I went from a 250 to a 350 and did not really notice a difference. I can't really see a benefit of a 350 over a 250. 350 just gives a higher GVWR. I have the factory 20" wheels on my 350 CC SB lariat, that may make it sit up a little higher than a chevy with smaller rims. Most guys around here only have 17-18" rims.


----------



## Pinky Demon (Jan 6, 2010)

A 350 will sit 2 in. higher in the rear. Same for the front I believe. Could be wrong about that. Has to do with spring blocks. 

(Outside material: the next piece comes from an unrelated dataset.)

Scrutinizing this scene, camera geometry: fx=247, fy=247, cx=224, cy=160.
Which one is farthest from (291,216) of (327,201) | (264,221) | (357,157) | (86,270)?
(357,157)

Anyway, all Fords sit higher than their GMC counterparts. Just the nature of how they are built, and the fact that they have a real truck suspension up front.


----------



## Tony350 (Feb 6, 2010)

I think th e350s will sit higher than the 250s a little because the 350s come with 18 inch rims and the 250s have 17s, I don't think it is a great deal however a superduty will sit much higher than a gm plus th eframe is much higher than a gm.


----------



## ajordan193 (Dec 6, 2006)

The front end height all depends on the springs it comes with. Trucks with the snow plow prep springs will sit higher. So an F250 with the plow prep will sit the same as a F350. Most F250's have 17's stock where the F350's have 18's. The rear ends differ by the use of different blocks and the springs on the F350 i believe have an extra leaf compared to the F250.


----------



## swtiih (Nov 30, 2008)

Unless Ford change something the F250 & 350 should be the same height provided they have they same options (plow prep).


----------



## blueline38 (Dec 22, 2007)

*f250 vs f350*

I have been looking at trucks and the 350's are higher in the rear. The larger springs allow for more payload and subsequently less sag. Compare them side by side and you will notice this. Additionally, the rim size means nothing. You can simply rap a lower profile tire around a larger rim and have the same ride height.


----------